WRITTEN INSTRUCTION:
Identify the line in which "What distance do" appears, then reproduce that line and all remaining lines of the records word for word.
-- begin EXTRACTED DATA --
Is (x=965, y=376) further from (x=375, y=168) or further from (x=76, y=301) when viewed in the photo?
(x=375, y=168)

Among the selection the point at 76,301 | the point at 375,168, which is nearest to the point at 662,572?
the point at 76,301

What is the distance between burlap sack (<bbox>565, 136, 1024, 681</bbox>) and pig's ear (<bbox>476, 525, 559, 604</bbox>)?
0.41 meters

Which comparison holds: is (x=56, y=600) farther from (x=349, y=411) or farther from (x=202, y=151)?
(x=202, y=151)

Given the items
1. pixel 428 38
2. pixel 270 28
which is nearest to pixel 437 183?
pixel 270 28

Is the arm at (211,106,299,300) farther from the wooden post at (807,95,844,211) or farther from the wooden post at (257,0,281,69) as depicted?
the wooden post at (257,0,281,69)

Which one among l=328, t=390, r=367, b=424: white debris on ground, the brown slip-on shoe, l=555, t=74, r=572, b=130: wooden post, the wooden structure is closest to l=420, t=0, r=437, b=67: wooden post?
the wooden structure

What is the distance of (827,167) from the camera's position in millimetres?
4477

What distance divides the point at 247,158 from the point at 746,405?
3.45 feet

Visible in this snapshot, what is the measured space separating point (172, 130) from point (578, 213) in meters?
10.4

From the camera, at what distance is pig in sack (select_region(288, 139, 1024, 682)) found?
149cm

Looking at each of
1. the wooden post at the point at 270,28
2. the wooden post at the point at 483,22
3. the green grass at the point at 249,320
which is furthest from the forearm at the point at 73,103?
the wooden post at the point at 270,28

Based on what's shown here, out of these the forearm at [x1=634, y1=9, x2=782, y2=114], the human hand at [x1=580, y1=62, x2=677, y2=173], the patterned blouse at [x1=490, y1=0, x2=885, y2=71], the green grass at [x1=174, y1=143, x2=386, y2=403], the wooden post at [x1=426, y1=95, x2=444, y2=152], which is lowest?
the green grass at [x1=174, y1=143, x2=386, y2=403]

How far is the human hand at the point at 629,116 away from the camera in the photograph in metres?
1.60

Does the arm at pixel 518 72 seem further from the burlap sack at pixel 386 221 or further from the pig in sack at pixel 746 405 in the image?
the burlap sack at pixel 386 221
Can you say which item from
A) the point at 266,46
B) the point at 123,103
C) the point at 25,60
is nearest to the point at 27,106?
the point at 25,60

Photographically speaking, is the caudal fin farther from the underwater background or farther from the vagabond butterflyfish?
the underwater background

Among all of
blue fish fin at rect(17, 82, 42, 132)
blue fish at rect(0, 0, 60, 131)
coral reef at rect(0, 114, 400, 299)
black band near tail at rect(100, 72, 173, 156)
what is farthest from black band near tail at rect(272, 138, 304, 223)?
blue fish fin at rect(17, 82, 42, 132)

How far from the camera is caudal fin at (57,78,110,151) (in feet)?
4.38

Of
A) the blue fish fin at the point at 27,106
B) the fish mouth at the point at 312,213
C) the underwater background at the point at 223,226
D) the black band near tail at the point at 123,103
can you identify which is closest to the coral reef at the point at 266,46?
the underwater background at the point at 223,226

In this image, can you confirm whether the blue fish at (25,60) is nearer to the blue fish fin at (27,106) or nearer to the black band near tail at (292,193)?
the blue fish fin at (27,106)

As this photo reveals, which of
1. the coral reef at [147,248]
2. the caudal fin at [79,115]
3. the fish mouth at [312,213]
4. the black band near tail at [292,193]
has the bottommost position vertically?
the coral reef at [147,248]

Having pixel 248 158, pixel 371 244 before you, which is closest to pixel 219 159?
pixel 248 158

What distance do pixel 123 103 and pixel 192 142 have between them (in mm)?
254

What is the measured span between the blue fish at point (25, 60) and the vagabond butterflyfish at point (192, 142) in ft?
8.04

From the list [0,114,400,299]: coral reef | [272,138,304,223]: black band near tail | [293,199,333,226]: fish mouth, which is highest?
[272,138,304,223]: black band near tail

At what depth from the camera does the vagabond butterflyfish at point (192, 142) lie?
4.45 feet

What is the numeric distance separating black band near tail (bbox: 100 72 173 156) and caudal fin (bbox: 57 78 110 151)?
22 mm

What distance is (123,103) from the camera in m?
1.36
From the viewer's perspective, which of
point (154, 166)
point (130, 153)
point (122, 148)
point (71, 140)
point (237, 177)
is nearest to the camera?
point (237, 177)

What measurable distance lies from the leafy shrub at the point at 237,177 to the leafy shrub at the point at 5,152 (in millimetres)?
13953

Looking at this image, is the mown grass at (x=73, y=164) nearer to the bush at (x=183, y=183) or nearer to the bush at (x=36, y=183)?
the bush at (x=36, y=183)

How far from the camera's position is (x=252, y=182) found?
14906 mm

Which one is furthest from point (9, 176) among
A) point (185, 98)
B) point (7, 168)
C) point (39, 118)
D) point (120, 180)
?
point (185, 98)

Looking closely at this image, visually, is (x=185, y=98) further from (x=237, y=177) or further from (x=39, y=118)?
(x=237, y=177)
-- end EXTRACTED DATA --
EXPECTED ANSWER:
What distance do pixel 123 103 and pixel 192 142 have between them (in mm)?
254

What is the measured span between the blue fish at point (25, 60) and the vagabond butterflyfish at point (192, 142) in ft?
8.04

From the list [0,114,400,299]: coral reef | [272,138,304,223]: black band near tail | [293,199,333,226]: fish mouth, which is highest?
[272,138,304,223]: black band near tail

At what depth from the camera does the vagabond butterflyfish at point (192, 142) lie?
4.45 feet

What is the numeric distance separating black band near tail (bbox: 100 72 173 156) and caudal fin (bbox: 57 78 110 151)?
22 mm

What distance is (123,103) from the camera in m?
1.36
From the viewer's perspective, which of
point (154, 166)
point (130, 153)
point (122, 148)
point (71, 140)
point (237, 177)
is nearest to the camera?
point (237, 177)

What measurable distance lies from the leafy shrub at the point at 237,177 to the leafy shrub at the point at 5,152 (in millimetres)?
13953

Looking at this image, is the mown grass at (x=73, y=164) nearer to the bush at (x=183, y=183) or nearer to the bush at (x=36, y=183)?
the bush at (x=36, y=183)

How far from the camera's position is (x=252, y=182) found?
14906 mm

Which one is furthest from point (9, 176) among
A) point (185, 98)
B) point (7, 168)
C) point (39, 118)
D) point (120, 180)
?
point (185, 98)

Looking closely at this image, visually, is (x=185, y=98) further from (x=237, y=177) or further from (x=39, y=118)?
(x=237, y=177)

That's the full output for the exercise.